→ Problem requirements: Every line in the records below between the one holding "HAZ CLIC EN LA IMAGEN, ESCUCHA Y APRENDE." and the one holding "LIVEWORKSHEETS", inclusive, is to be set down exactly; all other lines are to be left out.

→ Data provided:
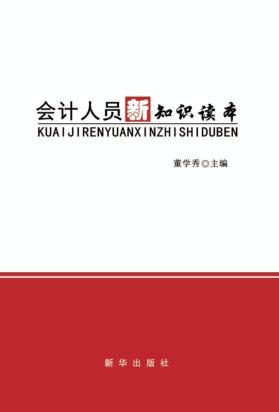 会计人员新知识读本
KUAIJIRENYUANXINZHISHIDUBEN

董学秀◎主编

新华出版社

...

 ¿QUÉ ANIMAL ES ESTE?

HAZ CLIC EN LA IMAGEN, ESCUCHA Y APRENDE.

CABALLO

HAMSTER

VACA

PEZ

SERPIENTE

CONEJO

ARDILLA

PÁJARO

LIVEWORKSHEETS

→ Written answer:
HAZ CLIC EN LA IMAGEN, ESCUCHA Y APRENDE.

CABALLO

HAMSTER

VACA

PEZ

SERPIENTE

CONEJO

ARDILLA

PÁJARO

LIVEWORKSHEETS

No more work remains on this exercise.